**Testo di partenza**:

= = = =

Blog. 24 Marzo 2025

I simboli del benessere

I simboli del benessere

 

I simboli del benessere

 

Loredana La Fortuna.

 

Mai e poi mai si sarebbe potuto pensare di vedere una sfilata di alta moda ambientata in un bagno. E invece è accaduto qualche giorno fa a Parigi, quando Alessandro Michele, nuovo direttore creativo della maison Valentino, ha presentato la sua ultima collezione in un bagno pubblico allestito per l’occasione. Dalle porte semichiuse di bagni completamente rossi, la nuance tanto cara al fondatore della casa di moda, alla luce di neon apparentemente difettosi, i modelli sono entrati e usciti per i loro défilé. Per accedere allo spettacolo, ovviamente occorreva l’invito, rigorosamente scritto su una piastrella da bagno.

= = = =

**Compiti**:
1) Ricopia senza modifiche il brano del testo di partenza che comincia con "Mai e poi mai" e prosegue fino a "piastrella da bagno.".
2) Elenca tutti i nomi di persone, città e case di moda presenti nel testo di partenza, nell'ordine in cui compaiono.

**Sezione dati**:
= = = =

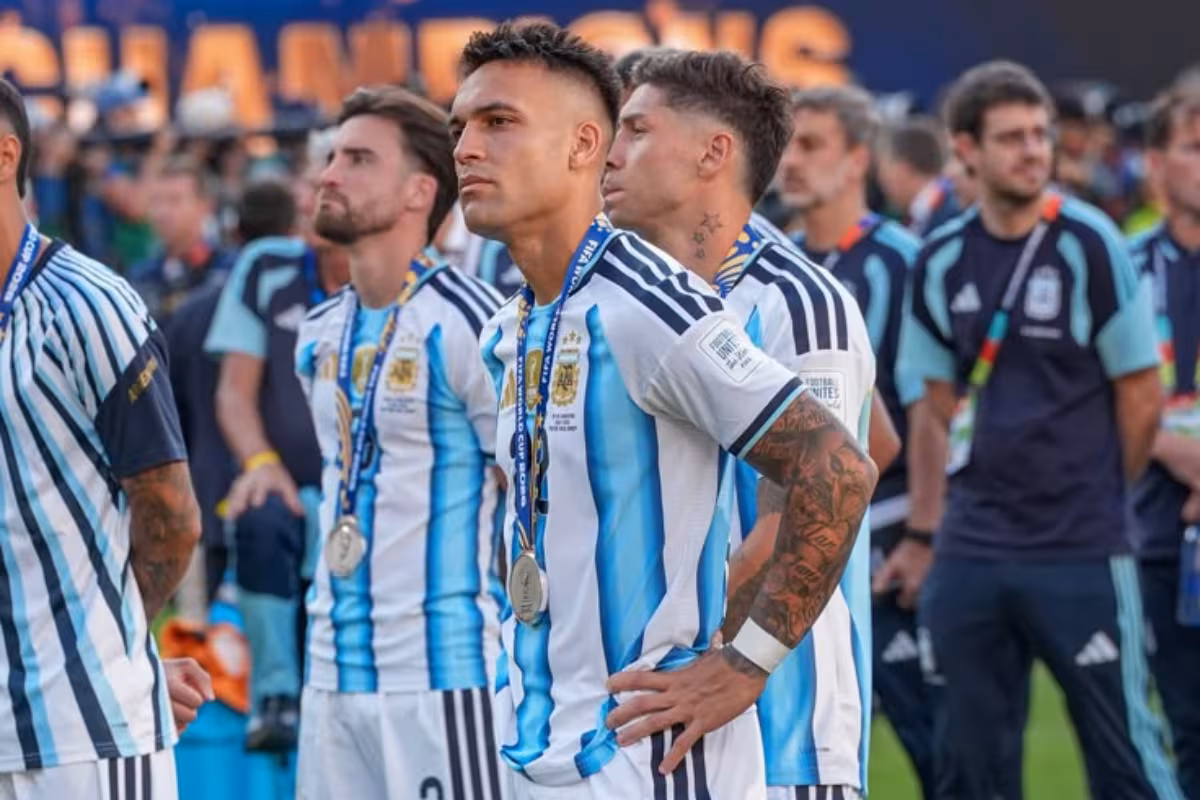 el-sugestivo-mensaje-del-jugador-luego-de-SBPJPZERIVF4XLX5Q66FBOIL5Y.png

= = = =

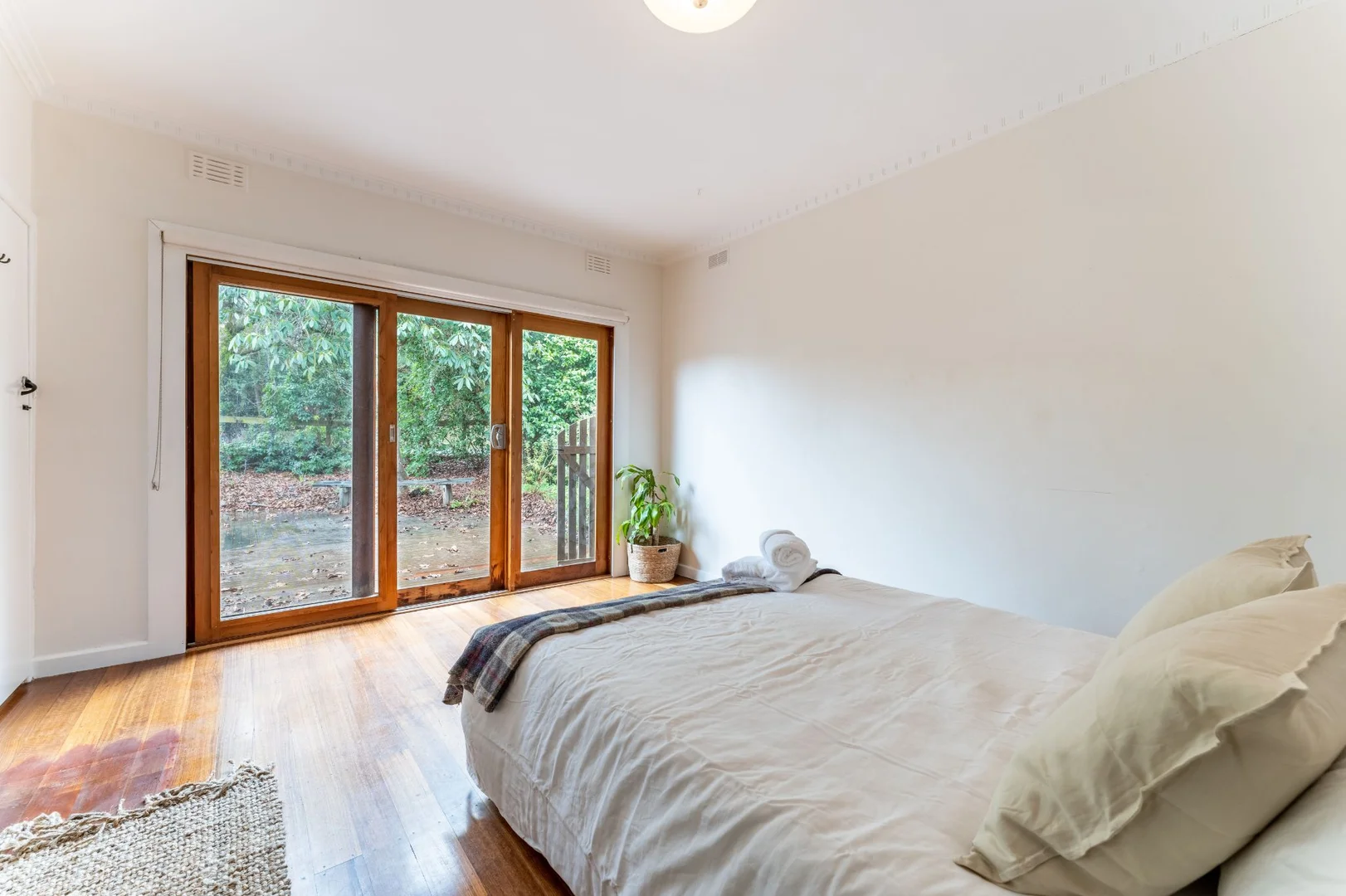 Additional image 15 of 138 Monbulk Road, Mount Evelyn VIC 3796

= = = =

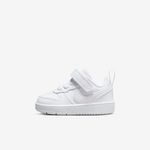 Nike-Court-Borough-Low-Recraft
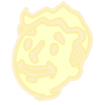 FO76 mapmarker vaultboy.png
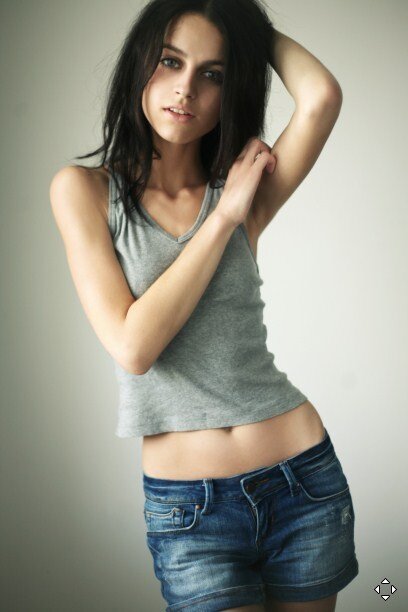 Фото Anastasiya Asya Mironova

= = = =

**Risposte**:
1)
Mai e poi mai si sarebbe potuto pensare di vedere una sfilata di alta moda ambientata in un bagno. E invece è accaduto qualche giorno fa a Parigi, quando Alessandro Michele, nuovo direttore creativo della maison Valentino, ha presentato la sua ultima collezione in un bagno pubblico allestito per l’occasione. Dalle porte semichiuse di bagni completamente rossi, la nuance tanto cara al fondatore della casa di moda, alla luce di neon apparentemente difettosi, i modelli sono entrati e usciti per i loro défilé. Per accedere allo spettacolo, ovviamente occorreva l’invito, rigorosamente scritto su una piastrella da bagno.

2) I nomi sono Loredana La Fortuna, Parigi, Alessandro Michele e Valentino.